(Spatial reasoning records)

%%

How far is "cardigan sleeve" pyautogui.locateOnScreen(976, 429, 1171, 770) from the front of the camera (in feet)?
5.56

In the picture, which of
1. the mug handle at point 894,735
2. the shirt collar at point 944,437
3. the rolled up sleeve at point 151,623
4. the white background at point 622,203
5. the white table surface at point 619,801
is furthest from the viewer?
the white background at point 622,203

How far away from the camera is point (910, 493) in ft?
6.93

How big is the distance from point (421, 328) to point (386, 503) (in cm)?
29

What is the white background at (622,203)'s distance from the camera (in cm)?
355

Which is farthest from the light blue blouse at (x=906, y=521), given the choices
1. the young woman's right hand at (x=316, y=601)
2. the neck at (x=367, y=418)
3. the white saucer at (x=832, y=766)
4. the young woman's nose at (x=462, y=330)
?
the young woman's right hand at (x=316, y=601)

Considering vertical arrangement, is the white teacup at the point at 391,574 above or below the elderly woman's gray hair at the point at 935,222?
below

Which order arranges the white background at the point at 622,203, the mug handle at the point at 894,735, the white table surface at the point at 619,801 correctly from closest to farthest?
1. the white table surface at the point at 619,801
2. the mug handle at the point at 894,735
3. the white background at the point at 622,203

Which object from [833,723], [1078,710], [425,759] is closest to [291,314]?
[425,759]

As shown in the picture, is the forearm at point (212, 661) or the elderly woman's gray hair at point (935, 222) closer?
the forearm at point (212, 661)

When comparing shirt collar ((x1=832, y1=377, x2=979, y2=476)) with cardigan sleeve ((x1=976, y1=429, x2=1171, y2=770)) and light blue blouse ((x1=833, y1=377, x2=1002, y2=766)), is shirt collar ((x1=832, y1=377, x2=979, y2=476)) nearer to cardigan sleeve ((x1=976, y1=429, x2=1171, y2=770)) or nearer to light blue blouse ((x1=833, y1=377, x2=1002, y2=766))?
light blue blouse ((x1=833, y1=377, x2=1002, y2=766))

%%

### Aim of the exercise
Copy the lines above exactly as they appear.

### Written solution
How far is "cardigan sleeve" pyautogui.locateOnScreen(976, 429, 1171, 770) from the front of the camera (in feet)?
5.56

In the picture, which of
1. the mug handle at point 894,735
2. the shirt collar at point 944,437
3. the rolled up sleeve at point 151,623
4. the white background at point 622,203
5. the white table surface at point 619,801
is furthest from the viewer?
the white background at point 622,203

How far away from the camera is point (910, 493) in ft?
6.93

How big is the distance from point (421, 328) to point (386, 503) (in cm)?
29

What is the white background at (622,203)'s distance from the camera (in cm)?
355

Which is farthest from the light blue blouse at (x=906, y=521), given the choices
1. the young woman's right hand at (x=316, y=601)
2. the neck at (x=367, y=418)
3. the white saucer at (x=832, y=766)
4. the young woman's nose at (x=462, y=330)
?
the young woman's right hand at (x=316, y=601)

Considering vertical arrangement, is the white teacup at the point at 391,574 above or below the elderly woman's gray hair at the point at 935,222?
below

Which order arranges the white background at the point at 622,203, the mug handle at the point at 894,735, the white table surface at the point at 619,801 correctly from closest to farthest?
1. the white table surface at the point at 619,801
2. the mug handle at the point at 894,735
3. the white background at the point at 622,203

Which object from [833,723], [1078,710], [425,759] is closest to [291,314]?
[425,759]

As shown in the picture, is the forearm at point (212, 661) or the elderly woman's gray hair at point (935, 222) closer?
the forearm at point (212, 661)

When comparing shirt collar ((x1=832, y1=377, x2=979, y2=476)) with cardigan sleeve ((x1=976, y1=429, x2=1171, y2=770)) and light blue blouse ((x1=833, y1=377, x2=1002, y2=766)), is shirt collar ((x1=832, y1=377, x2=979, y2=476)) nearer to cardigan sleeve ((x1=976, y1=429, x2=1171, y2=770)) or nearer to light blue blouse ((x1=833, y1=377, x2=1002, y2=766))?
light blue blouse ((x1=833, y1=377, x2=1002, y2=766))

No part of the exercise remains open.